第1章 - 朱砂泪夜深了,琉璃厂古玩街的喧嚣早已沉寂,
只剩几盏昏黄的路灯在雾气中摇曳。“藏玉轩”的牌匾在风中吱吱作响,陈砚站在柜台后,
指尖摩挲着一块龟裂的龙纹璧仿品。这是父亲失踪前留下的最后一件东西,
也是如今陈家这百年老店仅剩的遮羞布。他穿着一件靛青色的中式立领衫,
瘦高的身影在灯光下拉出长长的影子。
左眉骨那道浅疤在镜子里若隐若现——那是小时候母亲失手摔碎花瓶时留下的痕迹。
陈砚低头苦笑,母亲去世后,父亲总说他是个“懦弱书生”,如今店铺濒临破产,
他却连父亲的下落都找不到。“赝品又怎样,总比被人踩在脚下强。”他自嘲地嘀咕,
拿起一块羊毛毡布,轻轻擦拭璧面。指尖刚触及裂纹,一滴猩红的液体忽从纹路中渗出,
黏稠如血,顺着璧面淌下,带着一股淡淡的腥气。陈砚猛地一怔,手中的毡布掉落在地。
他揉了揉眼,再看时,那红痕已然消失,只剩璧面依旧冰冷。“见鬼了?”他低咒一声,
心跳却不由自主地加快。门外传来脚步声,林知秋推门而入。她戴着银丝眼镜,
马尾辫上夹着一把细小的考古刷,袖口沾着几抹朱砂。她没抬头,手里端着一只宋代官窑碗,
语气平淡:“你那区块链认证系统又报警了,说咱们店里有三件藏品数据异常。陈砚,
你是不是又收了什么来路不明的玩意儿?”陈砚皱眉,刚要反驳,林知秋忽然顿住,
眉头紧锁。她将瓷碗凑到唇边,轻嗅了一下,脸色骤变:“这碗……怎么有股血腥味?
”她明明三年前因实验事故失了味觉,如今却像被什么刺穿了神经,眼中闪过一丝惊慌。
“不可能。”陈砚接过碗,指尖划过碗身的冰裂纹,
脑海中却闪过父亲失踪前的话:“龙纹璧藏着咱们陈家的命根子,别让外人碰。
”他抬头看向林知秋,正撞上她困惑的目光。
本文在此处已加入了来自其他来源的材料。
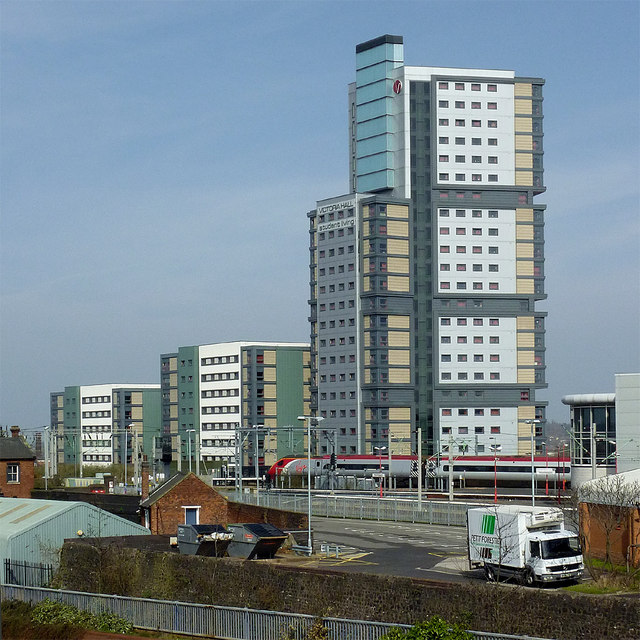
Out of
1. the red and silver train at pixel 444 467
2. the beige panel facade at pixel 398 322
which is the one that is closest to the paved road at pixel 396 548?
the red and silver train at pixel 444 467

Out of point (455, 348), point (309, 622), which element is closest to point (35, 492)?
point (309, 622)

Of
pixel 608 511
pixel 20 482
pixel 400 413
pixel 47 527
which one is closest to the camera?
pixel 47 527

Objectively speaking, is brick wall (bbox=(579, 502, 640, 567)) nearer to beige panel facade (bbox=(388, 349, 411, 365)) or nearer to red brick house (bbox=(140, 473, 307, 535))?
red brick house (bbox=(140, 473, 307, 535))

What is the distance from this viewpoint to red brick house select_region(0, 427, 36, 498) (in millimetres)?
83062

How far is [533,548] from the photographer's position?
145 ft

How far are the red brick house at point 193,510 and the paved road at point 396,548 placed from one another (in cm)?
283

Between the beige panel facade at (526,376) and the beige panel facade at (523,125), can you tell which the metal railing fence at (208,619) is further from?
the beige panel facade at (523,125)

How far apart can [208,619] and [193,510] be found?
28124mm

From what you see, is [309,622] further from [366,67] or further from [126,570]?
[366,67]

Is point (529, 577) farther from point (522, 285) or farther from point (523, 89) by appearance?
point (523, 89)

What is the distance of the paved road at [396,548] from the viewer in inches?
1984

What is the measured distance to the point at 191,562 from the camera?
38938 millimetres

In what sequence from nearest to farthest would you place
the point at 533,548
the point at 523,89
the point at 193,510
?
the point at 533,548, the point at 193,510, the point at 523,89

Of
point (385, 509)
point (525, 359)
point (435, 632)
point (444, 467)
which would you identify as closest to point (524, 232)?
point (525, 359)
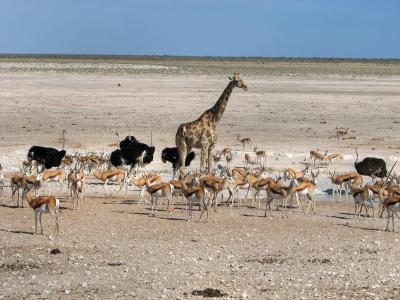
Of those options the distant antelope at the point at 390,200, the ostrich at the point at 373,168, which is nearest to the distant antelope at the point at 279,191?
the distant antelope at the point at 390,200

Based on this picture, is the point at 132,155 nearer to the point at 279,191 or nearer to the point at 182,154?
the point at 182,154

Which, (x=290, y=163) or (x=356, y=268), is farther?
(x=290, y=163)

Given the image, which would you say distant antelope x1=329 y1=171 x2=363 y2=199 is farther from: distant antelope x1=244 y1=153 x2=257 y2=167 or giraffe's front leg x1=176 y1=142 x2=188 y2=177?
distant antelope x1=244 y1=153 x2=257 y2=167

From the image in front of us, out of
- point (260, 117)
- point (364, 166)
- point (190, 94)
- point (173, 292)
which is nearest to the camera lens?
point (173, 292)

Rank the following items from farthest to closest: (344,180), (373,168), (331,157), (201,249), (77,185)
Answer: (331,157) → (373,168) → (344,180) → (77,185) → (201,249)

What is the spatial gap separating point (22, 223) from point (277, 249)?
16.2 ft

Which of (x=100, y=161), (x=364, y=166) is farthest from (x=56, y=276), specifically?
(x=364, y=166)

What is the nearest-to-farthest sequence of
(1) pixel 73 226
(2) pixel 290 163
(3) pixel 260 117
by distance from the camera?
(1) pixel 73 226, (2) pixel 290 163, (3) pixel 260 117

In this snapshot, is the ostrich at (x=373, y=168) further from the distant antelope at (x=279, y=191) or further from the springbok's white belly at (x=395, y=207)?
the springbok's white belly at (x=395, y=207)

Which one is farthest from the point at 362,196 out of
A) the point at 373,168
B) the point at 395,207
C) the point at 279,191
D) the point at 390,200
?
the point at 373,168

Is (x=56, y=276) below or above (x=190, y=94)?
below

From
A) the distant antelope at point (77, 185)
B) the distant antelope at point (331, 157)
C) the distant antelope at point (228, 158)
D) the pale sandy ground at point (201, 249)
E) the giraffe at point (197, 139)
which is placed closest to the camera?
the pale sandy ground at point (201, 249)

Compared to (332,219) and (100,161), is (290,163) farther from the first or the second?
(332,219)

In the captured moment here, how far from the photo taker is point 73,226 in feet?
49.5
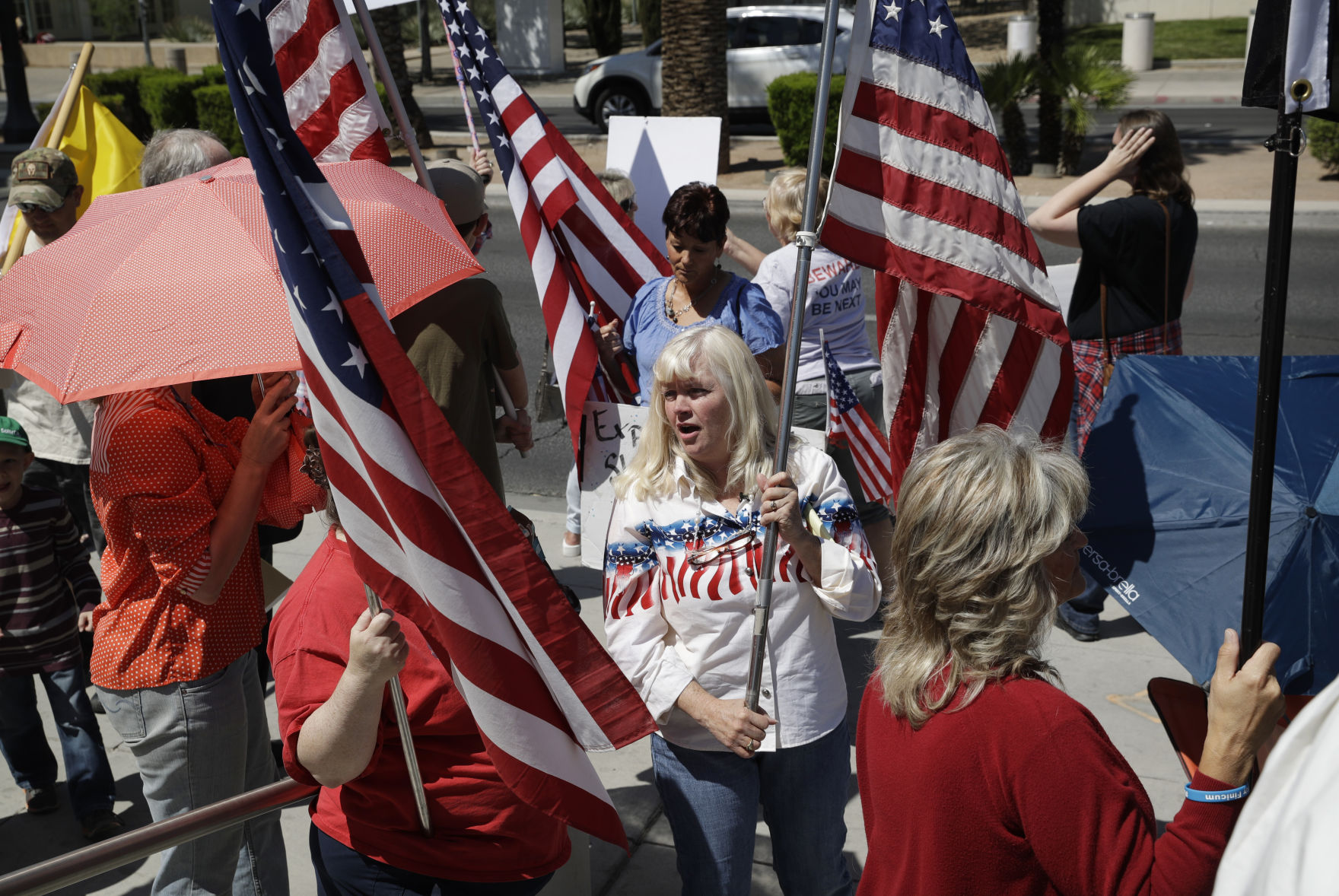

就在此刻,
柜台上的龙纹璧仿品再度渗出一滴朱砂红,顺着裂纹淌下,像极了无声的泪。窗外,
朔望之夜的月光洒进店内,映得那红痕愈发刺目。陈砚心跳加速,
一种莫名的不安攥紧了他的喉咙。他隐隐觉得,这块仿品背后藏着的,
恐怕远不止父亲的失踪线索。“知秋,你确定你闻到了血腥味?”陈砚压低声音,
目光落在瓷碗上。林知秋点头,手指微微颤抖:“我也不知道怎么回事,
但那种味道……太真了,像从喉咙里涌上来的一样。”陈砚沉默片刻,
拿起手机打开区块链认证系统的后台。屏幕上,
红色的警告信息赫然在目:宋代官窑碗、西周青铜爵、龙纹璧仿品——三件藏品的数据异常,
标注为“疑似伪造”。他眉头越皱越紧,藏玉轩的藏品都经过他亲自鉴定,
怎么可能同时出错?“系统不会无缘无故报警。”林知秋推了推眼镜,语气恢复了几分冷静,
“要么是有人动了手脚,要么……这些东西本身就有问题。”她顿了顿,目光落在龙纹璧上,
“你这块璧,到底是从哪儿来的?”陈砚喉咙一紧。他不想提父亲的失踪,
更不想承认这块仿品是他最后的线索。他故作轻松地耸肩:“老东西罢了,值不了几个钱。
”可话刚出口,柜台上那块龙纹璧的裂纹处又渗出一滴红痕,这次清晰可见,
连林知秋都倒吸了一口冷气。“陈砚,这不是普通的赝品。”林知秋的声音压得很低,
“你听说过古物磁场共振吗?有些文物在特定条件下会触发異常,甚至……渗出东西。
”“朱砂泪?”陈砚脱口而出,随即想起家族流传的一个说法——每月朔望夜,
阴阳交割之际,赝品会因磁场紊乱而流泪。他一直当这是老一辈的迷信,
可眼前的一幕却让他头皮发麻。就在这时,店门外的槐树下传来一阵低沉的脚步声。
陈砚警觉地抬头,透过玻璃窗,看到一个身影站在阴影里。那人戴着露指皮手套,
脖颈处隐约可见一抹朱砂色的蝎子纹身。月光下,她的齐耳银发闪着冷光,
像极了一把锋利的刀。“叶绯?”陈砚心头一震。
这个名字在古玩圈不算陌生——盗墓世家的弃女,以一手蝉鸣辨墓的绝技闻名。
她怎么会出现在这里?林知秋也察觉到异样,低声问:“你认识她?”陈砚没回答,
只是死死盯着那身影。叶绯缓缓转身,露出一抹意味深长的笑,随后消失在夜色中。
店内的空气仿佛凝固了片刻。陈砚低头看向龙纹璧,那滴朱砂泪已干涸在裂纹里,
像一道无声的警告。他突然意识到,父亲留下的这块仿品,
或许是他揭开一切的钥匙——也可能是引他步入深渊的陷阱。“知秋,
明天帮我查查这块璧的来历。”陈砚深吸一口气,语气里多了几分坚定,“还有,
盯着那个区块链系统,我有种预感,麻烦才刚开始。”林知秋点头,却忍不住多看了他一眼。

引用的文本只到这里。